Over to the right, VanRamblings has added another site of interest to our regularly-updated BC election blogroll, this time the provocative, thoughtful and frequently updated Have You Had Enough, Yet? website, created by Surrey teacher Bill Piket, and the folks at Black Rock Communications.
In his latest column for The Tyee, broadcaster Rafe Mair suggests that “if the NDP gets a bit lucky there’s still room for an upset.”

With the Liberals sitting at seven points up you would think that May 17th would be a slam dunk for Campbell & Co. and so it will likely prove. But if there is to be an upset … I would be looking behind those numbers for signs that there may be weaknesses in the Liberal position … the Liberals must worry about Vancouver Island and large pockets of the interior and the north where their numbers are not great … then there is the environment, something that the Liberals have ignored except to the extent they’ve allowed their pals to bugger it up … (although) a seven point lead for the Liberals looks insurmountable … if it gets much closer as the day approaches, look-out.
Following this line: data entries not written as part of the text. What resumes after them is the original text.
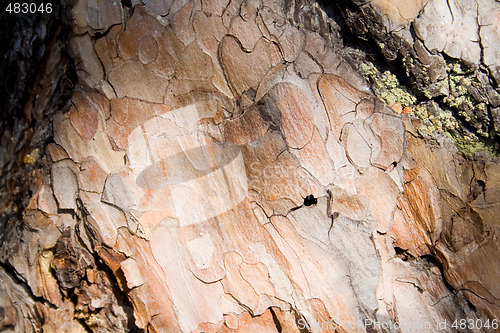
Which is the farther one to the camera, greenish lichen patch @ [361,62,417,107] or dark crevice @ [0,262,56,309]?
dark crevice @ [0,262,56,309]

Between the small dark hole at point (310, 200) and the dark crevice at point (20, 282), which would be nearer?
the small dark hole at point (310, 200)

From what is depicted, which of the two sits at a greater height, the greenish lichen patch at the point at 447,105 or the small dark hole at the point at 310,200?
the greenish lichen patch at the point at 447,105

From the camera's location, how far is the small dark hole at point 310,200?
949 mm

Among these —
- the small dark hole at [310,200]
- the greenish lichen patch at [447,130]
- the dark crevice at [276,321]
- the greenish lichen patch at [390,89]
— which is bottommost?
the dark crevice at [276,321]

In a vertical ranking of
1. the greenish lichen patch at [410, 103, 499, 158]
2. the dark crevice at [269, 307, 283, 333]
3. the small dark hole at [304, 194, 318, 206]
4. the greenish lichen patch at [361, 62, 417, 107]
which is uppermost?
the greenish lichen patch at [361, 62, 417, 107]

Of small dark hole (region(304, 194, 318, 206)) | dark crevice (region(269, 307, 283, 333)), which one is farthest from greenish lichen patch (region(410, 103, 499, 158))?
dark crevice (region(269, 307, 283, 333))

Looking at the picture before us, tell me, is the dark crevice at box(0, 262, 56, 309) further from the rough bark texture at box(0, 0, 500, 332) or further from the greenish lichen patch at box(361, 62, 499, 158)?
the greenish lichen patch at box(361, 62, 499, 158)

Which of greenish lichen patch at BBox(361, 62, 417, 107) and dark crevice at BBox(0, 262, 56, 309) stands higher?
greenish lichen patch at BBox(361, 62, 417, 107)

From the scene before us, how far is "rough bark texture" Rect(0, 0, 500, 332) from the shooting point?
912 mm

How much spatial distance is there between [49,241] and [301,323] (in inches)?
27.5

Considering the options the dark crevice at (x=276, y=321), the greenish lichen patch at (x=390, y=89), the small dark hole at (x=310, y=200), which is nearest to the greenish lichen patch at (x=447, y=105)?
the greenish lichen patch at (x=390, y=89)

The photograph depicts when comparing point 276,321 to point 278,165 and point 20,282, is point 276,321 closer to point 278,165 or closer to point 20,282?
point 278,165

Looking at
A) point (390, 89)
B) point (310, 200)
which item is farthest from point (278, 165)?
point (390, 89)

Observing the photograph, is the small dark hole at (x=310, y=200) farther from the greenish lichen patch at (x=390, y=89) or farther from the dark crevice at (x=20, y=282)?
the dark crevice at (x=20, y=282)
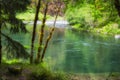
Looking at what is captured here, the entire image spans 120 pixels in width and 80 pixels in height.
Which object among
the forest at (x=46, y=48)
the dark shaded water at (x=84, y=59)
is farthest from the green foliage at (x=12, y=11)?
the dark shaded water at (x=84, y=59)

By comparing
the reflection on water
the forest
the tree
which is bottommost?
the reflection on water

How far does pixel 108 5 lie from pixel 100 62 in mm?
18030

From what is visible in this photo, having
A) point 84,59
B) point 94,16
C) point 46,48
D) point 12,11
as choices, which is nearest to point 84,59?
point 84,59

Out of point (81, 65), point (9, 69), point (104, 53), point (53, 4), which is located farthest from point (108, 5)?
point (104, 53)

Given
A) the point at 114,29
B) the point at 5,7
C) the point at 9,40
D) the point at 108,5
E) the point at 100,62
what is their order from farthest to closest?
1. the point at 114,29
2. the point at 100,62
3. the point at 108,5
4. the point at 9,40
5. the point at 5,7

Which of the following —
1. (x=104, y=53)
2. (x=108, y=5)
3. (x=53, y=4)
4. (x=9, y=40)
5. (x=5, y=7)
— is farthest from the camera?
(x=104, y=53)

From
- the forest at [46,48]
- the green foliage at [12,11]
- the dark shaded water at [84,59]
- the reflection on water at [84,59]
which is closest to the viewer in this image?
the green foliage at [12,11]

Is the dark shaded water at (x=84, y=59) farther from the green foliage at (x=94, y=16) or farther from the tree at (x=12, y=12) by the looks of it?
the tree at (x=12, y=12)

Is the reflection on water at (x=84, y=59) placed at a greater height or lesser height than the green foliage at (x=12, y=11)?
lesser

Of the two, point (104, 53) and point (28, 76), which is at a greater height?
point (28, 76)

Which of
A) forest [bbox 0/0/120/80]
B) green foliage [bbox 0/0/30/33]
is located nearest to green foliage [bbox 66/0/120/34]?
forest [bbox 0/0/120/80]

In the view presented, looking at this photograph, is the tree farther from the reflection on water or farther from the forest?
the reflection on water

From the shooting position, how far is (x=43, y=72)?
11352mm

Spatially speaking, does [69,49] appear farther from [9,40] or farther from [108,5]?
[9,40]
If the popular vote is that close, and the NDP gets a bit lucky, there could be an upset.


Meanwhile, Tyee contributing editor Barbara McLintock has ten questions for Gordon Campbell, ranging from his government’s position on continued public service layoff and a consequent move toward more privatization, to whether or not further cuts will be made to the child welfare budget.
Finally, Vancouver professor, poet, and polemicist Robin Mathews writes about the “attack on ordinary” British Columbians in both part one and part two of his essay, A Time to Rage, where he reflects on “the savage attack by the Campbell corporate totalitarians upon decent living in B.C.”